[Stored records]
··········
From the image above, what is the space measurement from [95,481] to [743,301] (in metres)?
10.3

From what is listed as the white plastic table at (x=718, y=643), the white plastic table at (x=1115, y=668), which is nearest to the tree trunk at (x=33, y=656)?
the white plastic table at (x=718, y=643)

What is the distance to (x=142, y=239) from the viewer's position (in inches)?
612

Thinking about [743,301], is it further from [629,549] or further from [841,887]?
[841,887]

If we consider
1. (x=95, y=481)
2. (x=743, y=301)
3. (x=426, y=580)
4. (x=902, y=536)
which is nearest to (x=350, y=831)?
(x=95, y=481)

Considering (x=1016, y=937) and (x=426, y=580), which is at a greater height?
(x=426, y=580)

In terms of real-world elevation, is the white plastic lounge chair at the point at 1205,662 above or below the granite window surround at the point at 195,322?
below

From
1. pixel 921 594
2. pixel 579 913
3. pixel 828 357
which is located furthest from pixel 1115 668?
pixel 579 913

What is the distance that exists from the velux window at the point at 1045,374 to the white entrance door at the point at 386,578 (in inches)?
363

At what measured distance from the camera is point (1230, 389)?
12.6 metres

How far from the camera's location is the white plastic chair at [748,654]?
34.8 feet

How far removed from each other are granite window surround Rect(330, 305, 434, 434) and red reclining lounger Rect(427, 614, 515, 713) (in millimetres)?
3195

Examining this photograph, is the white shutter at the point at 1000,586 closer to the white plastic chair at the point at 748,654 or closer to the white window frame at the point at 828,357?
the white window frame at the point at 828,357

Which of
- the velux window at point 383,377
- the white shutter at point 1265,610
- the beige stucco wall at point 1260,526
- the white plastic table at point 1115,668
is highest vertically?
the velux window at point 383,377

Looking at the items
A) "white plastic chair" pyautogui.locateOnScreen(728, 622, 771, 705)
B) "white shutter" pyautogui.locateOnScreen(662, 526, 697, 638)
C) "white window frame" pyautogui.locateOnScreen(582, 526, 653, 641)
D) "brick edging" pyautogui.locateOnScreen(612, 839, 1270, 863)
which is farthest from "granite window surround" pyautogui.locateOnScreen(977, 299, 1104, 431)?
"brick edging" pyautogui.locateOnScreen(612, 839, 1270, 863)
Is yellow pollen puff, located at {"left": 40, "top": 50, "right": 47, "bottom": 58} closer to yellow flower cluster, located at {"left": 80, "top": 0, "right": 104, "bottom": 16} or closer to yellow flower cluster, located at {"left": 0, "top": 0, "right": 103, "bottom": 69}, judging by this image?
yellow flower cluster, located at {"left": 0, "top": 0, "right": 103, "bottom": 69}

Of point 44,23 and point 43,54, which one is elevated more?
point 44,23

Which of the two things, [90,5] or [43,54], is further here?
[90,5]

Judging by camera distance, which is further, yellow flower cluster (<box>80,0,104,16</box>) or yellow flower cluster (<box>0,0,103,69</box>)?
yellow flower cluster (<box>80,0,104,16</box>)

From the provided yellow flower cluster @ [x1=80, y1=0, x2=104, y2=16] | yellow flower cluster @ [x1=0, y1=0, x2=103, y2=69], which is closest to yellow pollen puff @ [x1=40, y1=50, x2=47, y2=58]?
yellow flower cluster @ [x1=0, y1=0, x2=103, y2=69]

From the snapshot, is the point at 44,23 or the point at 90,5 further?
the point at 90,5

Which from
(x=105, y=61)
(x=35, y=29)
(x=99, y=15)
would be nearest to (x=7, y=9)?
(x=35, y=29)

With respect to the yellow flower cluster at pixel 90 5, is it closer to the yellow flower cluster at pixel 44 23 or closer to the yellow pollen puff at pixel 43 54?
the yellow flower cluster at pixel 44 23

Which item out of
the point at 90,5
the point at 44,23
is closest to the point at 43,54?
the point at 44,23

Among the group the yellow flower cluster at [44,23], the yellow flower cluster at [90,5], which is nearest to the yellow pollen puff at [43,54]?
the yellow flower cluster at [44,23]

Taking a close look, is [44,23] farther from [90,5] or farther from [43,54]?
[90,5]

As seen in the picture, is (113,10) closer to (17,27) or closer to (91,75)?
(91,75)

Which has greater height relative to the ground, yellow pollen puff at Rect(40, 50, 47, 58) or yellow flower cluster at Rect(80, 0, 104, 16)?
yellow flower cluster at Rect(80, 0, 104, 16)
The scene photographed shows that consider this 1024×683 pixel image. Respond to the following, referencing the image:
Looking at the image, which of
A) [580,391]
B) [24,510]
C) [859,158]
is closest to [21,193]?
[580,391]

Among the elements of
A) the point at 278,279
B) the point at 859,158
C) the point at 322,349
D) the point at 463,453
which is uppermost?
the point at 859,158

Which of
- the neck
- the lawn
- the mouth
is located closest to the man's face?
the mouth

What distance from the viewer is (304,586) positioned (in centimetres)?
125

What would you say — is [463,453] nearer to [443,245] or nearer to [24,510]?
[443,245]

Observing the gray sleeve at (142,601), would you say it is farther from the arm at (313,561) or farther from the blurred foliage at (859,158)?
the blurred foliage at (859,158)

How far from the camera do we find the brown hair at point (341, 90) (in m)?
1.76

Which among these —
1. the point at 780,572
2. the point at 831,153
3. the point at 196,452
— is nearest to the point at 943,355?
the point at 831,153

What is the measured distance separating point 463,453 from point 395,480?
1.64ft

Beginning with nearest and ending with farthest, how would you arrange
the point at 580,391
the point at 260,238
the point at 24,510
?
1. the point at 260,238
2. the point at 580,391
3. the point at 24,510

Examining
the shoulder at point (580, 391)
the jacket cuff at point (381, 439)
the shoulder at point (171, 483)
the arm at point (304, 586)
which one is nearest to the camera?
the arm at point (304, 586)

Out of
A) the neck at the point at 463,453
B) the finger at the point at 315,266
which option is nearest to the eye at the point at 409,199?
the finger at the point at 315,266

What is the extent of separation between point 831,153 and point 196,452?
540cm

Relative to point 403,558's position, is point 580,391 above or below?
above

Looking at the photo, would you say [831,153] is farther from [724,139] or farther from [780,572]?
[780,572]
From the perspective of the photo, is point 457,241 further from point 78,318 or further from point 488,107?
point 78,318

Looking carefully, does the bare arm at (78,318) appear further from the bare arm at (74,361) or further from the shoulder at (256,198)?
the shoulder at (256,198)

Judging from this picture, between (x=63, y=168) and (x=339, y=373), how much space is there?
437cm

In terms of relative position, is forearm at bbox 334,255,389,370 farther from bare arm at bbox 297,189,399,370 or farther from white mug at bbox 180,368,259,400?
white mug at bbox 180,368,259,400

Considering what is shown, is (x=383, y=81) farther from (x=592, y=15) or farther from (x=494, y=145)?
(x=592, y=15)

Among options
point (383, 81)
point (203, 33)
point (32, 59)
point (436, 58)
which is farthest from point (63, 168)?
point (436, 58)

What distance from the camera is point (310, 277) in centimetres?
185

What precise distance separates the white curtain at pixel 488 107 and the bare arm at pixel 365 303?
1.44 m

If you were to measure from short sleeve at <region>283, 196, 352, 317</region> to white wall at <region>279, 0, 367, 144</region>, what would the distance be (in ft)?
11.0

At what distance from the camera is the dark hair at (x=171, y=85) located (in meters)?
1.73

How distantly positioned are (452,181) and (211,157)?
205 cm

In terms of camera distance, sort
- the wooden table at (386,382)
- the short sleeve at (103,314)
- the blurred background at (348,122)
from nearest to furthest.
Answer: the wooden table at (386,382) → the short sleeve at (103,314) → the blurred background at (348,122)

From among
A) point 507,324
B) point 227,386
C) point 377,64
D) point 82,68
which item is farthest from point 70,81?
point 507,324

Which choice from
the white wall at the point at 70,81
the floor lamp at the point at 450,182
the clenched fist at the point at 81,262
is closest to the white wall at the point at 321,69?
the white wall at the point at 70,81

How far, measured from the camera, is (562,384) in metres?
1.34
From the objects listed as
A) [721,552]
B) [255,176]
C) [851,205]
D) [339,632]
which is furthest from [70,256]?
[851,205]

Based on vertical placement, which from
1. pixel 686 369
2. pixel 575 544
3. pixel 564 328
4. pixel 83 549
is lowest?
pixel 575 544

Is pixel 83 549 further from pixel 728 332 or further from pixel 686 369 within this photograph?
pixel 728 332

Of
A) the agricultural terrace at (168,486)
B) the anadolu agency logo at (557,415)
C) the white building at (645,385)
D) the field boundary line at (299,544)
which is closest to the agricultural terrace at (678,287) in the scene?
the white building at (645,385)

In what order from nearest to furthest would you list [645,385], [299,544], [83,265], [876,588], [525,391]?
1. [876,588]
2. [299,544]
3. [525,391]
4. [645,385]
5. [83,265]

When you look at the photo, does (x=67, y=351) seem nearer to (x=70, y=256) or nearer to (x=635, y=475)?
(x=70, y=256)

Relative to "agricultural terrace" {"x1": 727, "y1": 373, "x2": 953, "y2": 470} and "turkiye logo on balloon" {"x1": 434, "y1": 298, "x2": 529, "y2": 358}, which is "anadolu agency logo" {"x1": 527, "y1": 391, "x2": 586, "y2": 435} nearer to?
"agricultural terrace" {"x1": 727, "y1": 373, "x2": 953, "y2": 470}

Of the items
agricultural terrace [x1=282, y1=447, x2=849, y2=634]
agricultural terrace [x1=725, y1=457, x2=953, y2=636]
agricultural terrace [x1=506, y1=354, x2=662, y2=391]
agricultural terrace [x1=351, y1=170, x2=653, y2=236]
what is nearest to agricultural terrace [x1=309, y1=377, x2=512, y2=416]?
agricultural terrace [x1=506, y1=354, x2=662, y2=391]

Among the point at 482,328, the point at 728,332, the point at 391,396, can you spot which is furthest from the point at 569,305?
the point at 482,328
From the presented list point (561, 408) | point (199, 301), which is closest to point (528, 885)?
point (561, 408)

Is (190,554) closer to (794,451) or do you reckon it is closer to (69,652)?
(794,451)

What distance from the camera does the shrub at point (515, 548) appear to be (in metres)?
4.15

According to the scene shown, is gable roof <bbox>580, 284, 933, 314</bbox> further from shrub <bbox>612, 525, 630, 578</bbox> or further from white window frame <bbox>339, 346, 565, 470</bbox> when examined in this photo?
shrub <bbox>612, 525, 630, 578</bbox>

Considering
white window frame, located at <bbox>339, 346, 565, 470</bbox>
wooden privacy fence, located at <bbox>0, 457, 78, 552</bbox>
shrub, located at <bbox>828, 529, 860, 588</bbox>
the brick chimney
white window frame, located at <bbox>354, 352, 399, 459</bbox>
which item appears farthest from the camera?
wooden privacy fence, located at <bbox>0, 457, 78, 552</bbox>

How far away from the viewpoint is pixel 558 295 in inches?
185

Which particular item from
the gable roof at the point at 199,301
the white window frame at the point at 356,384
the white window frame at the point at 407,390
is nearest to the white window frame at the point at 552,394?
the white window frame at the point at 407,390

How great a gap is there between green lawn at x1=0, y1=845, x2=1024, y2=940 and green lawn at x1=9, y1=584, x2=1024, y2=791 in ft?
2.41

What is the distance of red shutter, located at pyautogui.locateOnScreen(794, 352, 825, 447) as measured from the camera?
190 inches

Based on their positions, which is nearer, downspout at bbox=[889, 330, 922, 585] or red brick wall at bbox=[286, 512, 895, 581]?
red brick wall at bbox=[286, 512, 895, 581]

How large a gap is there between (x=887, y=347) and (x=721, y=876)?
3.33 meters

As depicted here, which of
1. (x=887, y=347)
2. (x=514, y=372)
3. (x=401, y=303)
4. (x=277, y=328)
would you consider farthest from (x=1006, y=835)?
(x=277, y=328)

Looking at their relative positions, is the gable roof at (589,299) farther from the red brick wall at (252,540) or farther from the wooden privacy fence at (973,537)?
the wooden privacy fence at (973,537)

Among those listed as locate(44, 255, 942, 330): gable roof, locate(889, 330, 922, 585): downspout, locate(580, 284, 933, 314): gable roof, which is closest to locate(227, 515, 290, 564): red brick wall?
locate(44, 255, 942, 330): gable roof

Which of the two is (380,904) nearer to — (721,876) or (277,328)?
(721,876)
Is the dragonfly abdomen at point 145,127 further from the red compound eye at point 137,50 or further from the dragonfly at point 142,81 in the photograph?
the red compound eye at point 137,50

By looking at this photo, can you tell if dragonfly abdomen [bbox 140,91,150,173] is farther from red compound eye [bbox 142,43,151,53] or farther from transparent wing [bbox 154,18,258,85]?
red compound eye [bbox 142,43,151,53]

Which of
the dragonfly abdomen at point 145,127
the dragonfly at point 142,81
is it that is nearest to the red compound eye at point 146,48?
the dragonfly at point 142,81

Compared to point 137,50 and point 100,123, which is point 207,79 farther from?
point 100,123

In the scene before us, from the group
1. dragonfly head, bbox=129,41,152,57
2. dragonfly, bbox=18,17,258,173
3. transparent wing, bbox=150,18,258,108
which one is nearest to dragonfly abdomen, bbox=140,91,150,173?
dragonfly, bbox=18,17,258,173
··········
(The task)
Rewrite everything from "At what distance" down to "Answer: the wooden", putting "order" in place of "sort" and leaving the rest unchanged.

(Complete output)
At what distance from the camera is the dark hair at (x=171, y=85) located (in meters)?
1.73

How distantly positioned are (452,181) and (211,157)?
205 cm

In terms of camera distance, order
- the wooden table at (386,382)
- the short sleeve at (103,314)
- the blurred background at (348,122)
from nearest to furthest.
Answer: the wooden table at (386,382) → the short sleeve at (103,314) → the blurred background at (348,122)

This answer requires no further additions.